The study documented a widespread decrease in the volume of cortical grey matter, the wrinkled area that comprises the brain's outermost layer, as well as an increase in the microstructural integrity of white matter located deeper in the brain. Both changes coincided with rising levels of the hormones oestradiol and progesterone.
Grey matter is comprised of the cell bodies of the brain nerve cells. White matter is made up of the bundles of axons — long, thin fibres — of the nerve cells that transmit signals in long-distance connections across the brain.
(Excerpt) Read more at asiaone.com ...
Not sure I’ve ever seen “woman’s brain” and “reorganized” in the same sentence before (a sexist would say) . . .
This seems like how nature intended. Of course the focus should turn to the baby once pregnant.
Study Shows How a Woman’s Brain Reorganizes into DEFCON 3 During Periods
there fixed it
That’s good. Us real men need to knock em’ up more and not wait for the Bill Clintons make them put on their IOU.
This woman is very old for a first pregnancy.
I don’t think that this study would necessarily present data that is typical for a mother of a more typical first pregnancy age of 16 to 22.

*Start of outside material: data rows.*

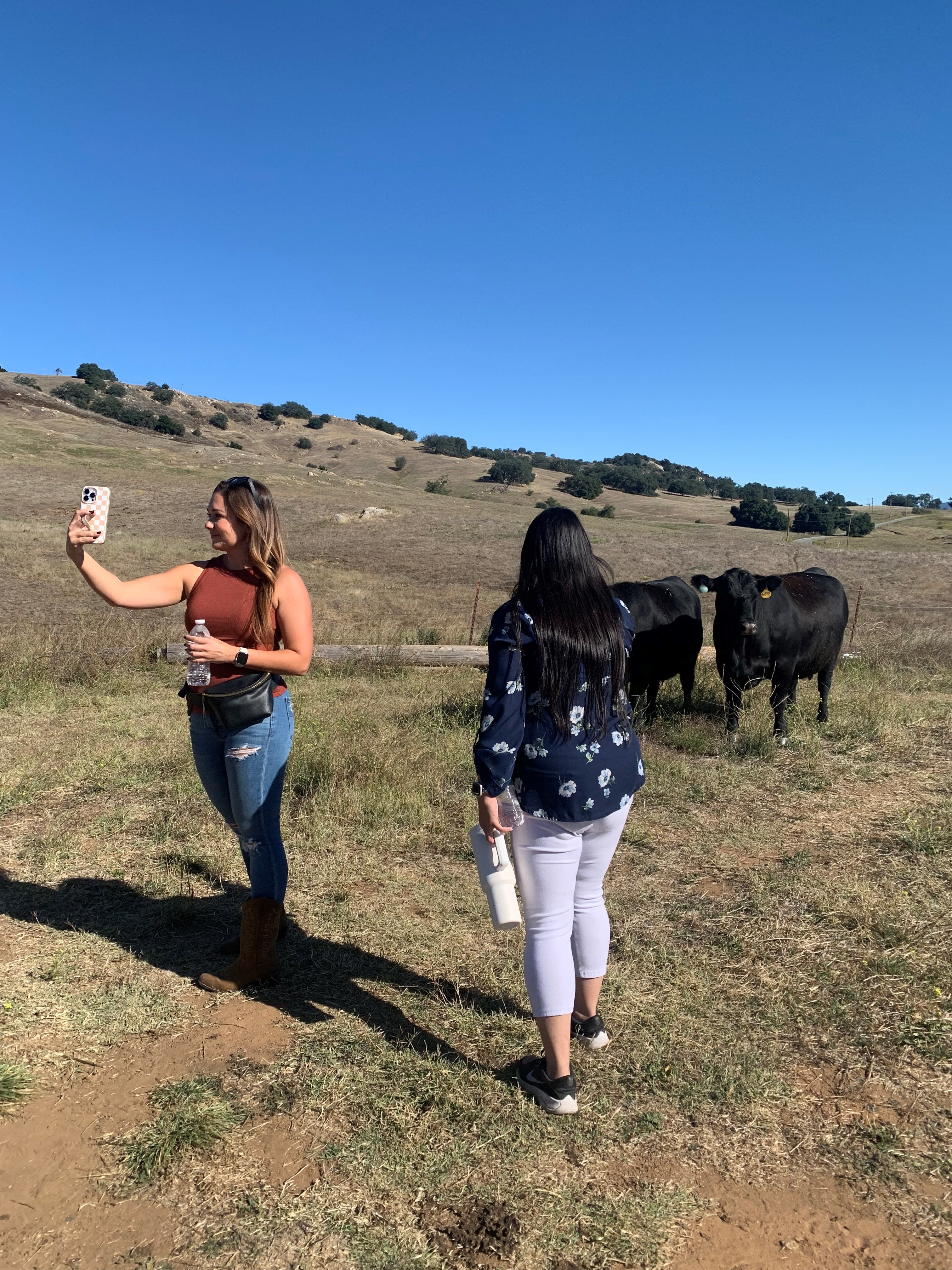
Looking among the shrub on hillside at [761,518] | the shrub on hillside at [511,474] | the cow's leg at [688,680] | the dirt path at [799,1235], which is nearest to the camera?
the dirt path at [799,1235]

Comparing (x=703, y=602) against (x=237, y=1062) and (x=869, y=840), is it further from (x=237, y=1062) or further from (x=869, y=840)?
(x=237, y=1062)

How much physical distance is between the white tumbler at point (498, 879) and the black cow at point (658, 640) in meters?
5.46

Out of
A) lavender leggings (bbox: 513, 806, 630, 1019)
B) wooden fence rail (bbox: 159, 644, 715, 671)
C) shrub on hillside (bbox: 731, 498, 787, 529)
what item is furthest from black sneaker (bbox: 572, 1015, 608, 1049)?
shrub on hillside (bbox: 731, 498, 787, 529)

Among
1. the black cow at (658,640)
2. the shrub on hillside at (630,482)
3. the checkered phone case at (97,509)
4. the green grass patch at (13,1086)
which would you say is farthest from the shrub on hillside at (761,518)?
the green grass patch at (13,1086)

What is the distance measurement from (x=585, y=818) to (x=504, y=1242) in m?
1.19

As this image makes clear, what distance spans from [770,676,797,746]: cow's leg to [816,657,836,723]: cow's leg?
321 mm

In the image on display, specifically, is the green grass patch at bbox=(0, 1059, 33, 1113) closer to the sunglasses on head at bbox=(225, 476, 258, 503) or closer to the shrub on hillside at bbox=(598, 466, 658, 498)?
the sunglasses on head at bbox=(225, 476, 258, 503)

Dr Laura claimed on air that a mother’s brain shrinks 8% during pregnancy. She figured that was to prevent her from thinking too much about how something the size of a football will fit through a 5” opening.
16-22 is no longer the typical age of first birth.
“reorganises”
LOL. I’ll remember that one.
Is that why they want to kill their unborn child?
My guess is that the woman’s body redirects fat from the woman’s brain to that of the child.
The gray matter is mostly fat so evolutionarily it makes sense that that fat resource would be tapped during pregnancy to ensure the development of the child.
In a woman with adequate caloric and fat intake why it would still be tapped I have no idea other than millions of years of evolution where that was not usually the case.
In most of the world it is, if not earlier.
In most of human history it would be even younger.
Although most of this first children would not survive.
It was in most of history said that the first two children were for the crows.
My grandmother’s first, third and forth pregnancies were stillborn or died in infancy.
My wife’s brain reorganizes about every half hour or so - Usually the reorg has something to do with the way I walk or breath or stand still... : )
I like mine organized just as it is.
Women's emotions and critical thinking ebbs and flows like tides in life. Men.....not so much. Very large immovable objects that bore easily and make bad choices frequently.
Could the type of scan used make a difference? I would guess they used MRI..and not X-ray or radioactive material.
Now they gotta correlated scan info with behavioural changes...
“In 1800, the American birthrate was higher than the birthrate in any European nation. The typical American woman bore an average of 7 children. She had her first child around the age of 23 and proceeded to bear children at two-year intervals until her early 40s.”
https://www.digitalhistory.uh.edu/topic_display.cfm?tcid=134#:~:text=In%201800%2C%20the%20American%20birthrate,intervals%20until%20her%20early%2040s.
So less intelligent and more emotionally aware?